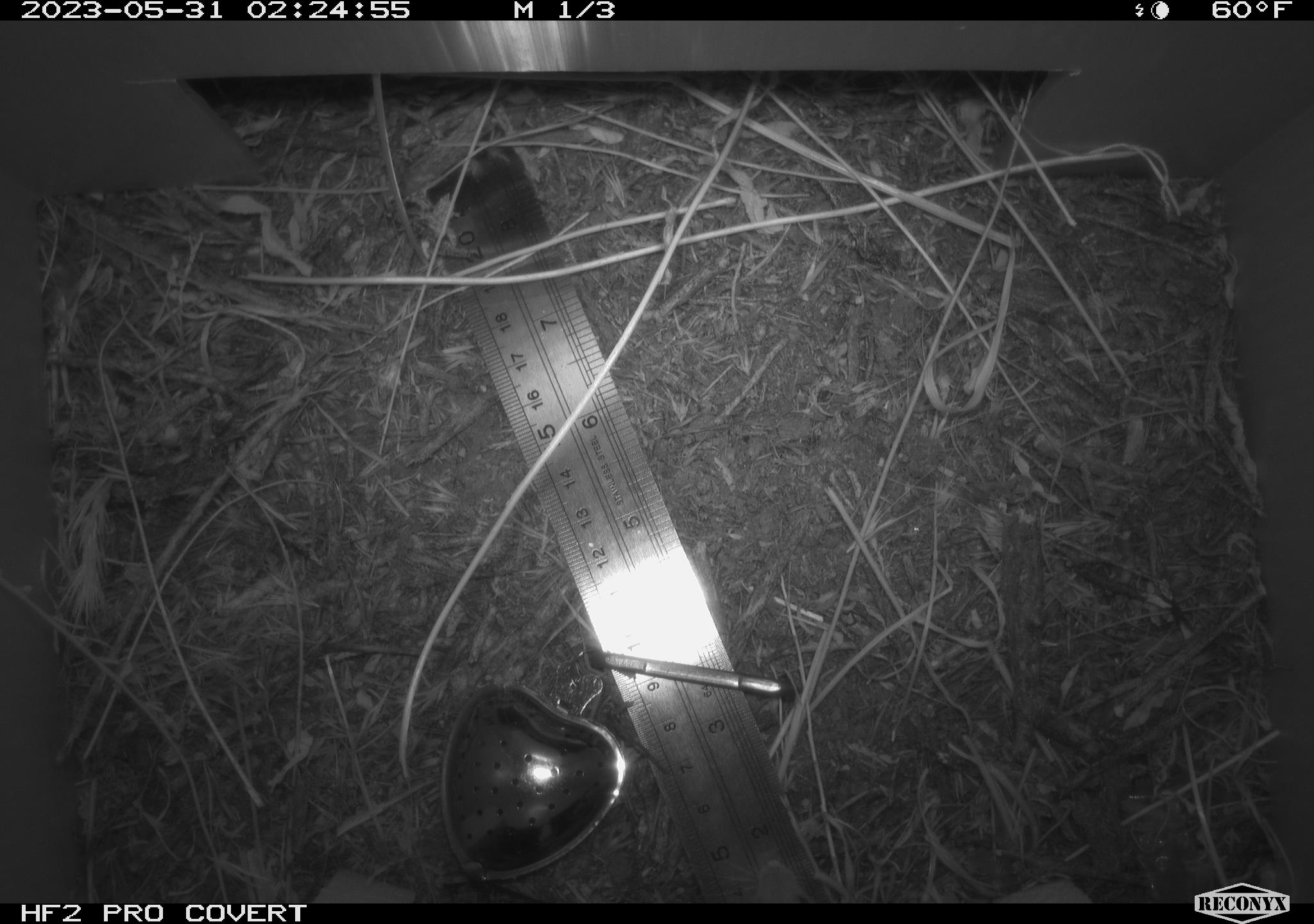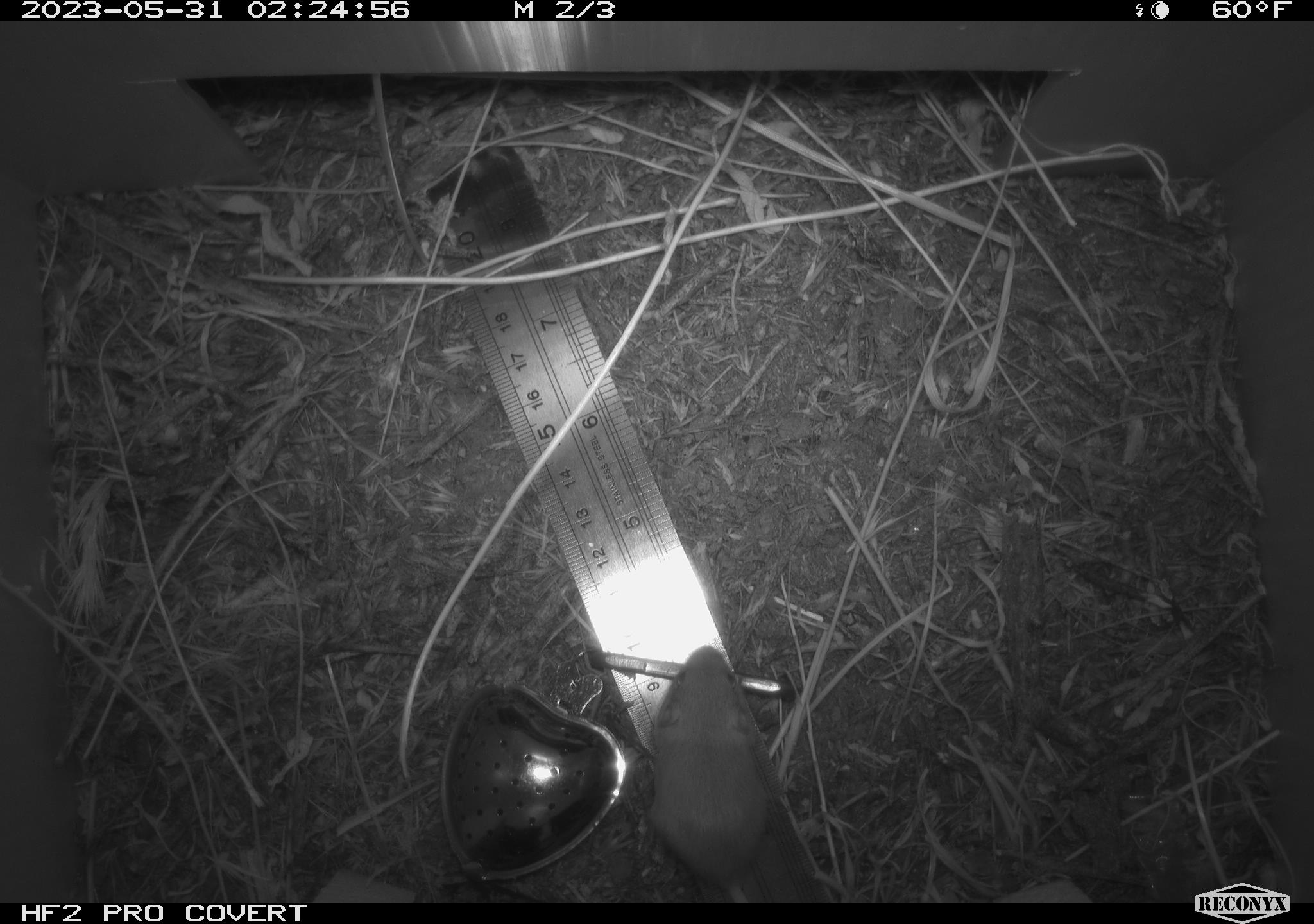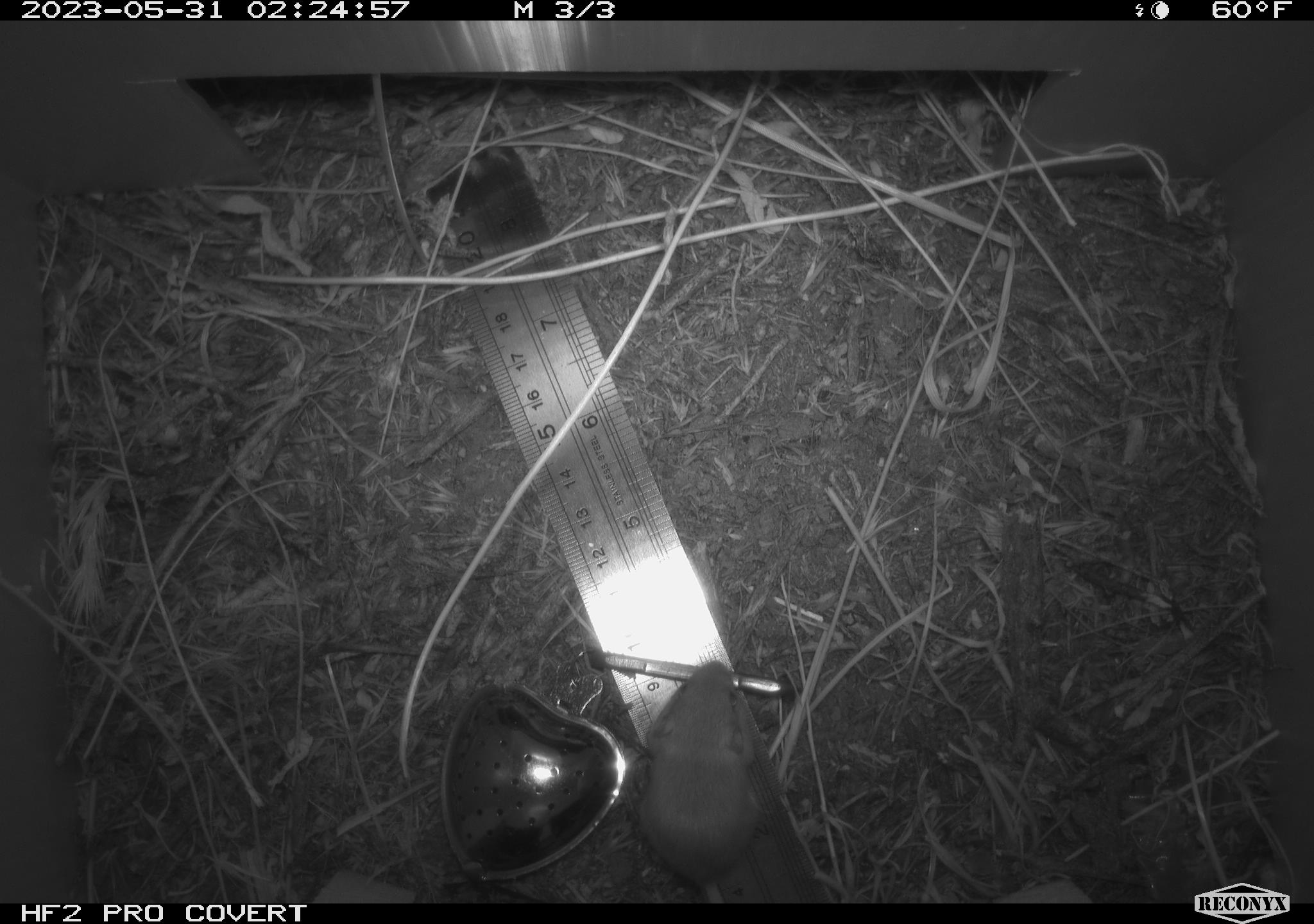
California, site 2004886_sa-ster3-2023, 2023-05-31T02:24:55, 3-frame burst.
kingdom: Animalia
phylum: Chordata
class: Mammalia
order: Rodentia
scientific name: Rodentia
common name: mouse species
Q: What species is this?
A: Mouse species (Rodentia).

################

* _What the exercise asks_
Each of the entries above must be output exactly, with none of the pictures.

* _Result for this task_
California, site 2004886_sa-ster3-2023, 2023-05-31T02:24:55, 3-frame burst.
kingdom: Animalia
phylum: Chordata
class: Mammalia
order: Rodentia
scientific name: Rodentia
common name: mouse species
Q: What species is this?
A: Mouse species (Rodentia).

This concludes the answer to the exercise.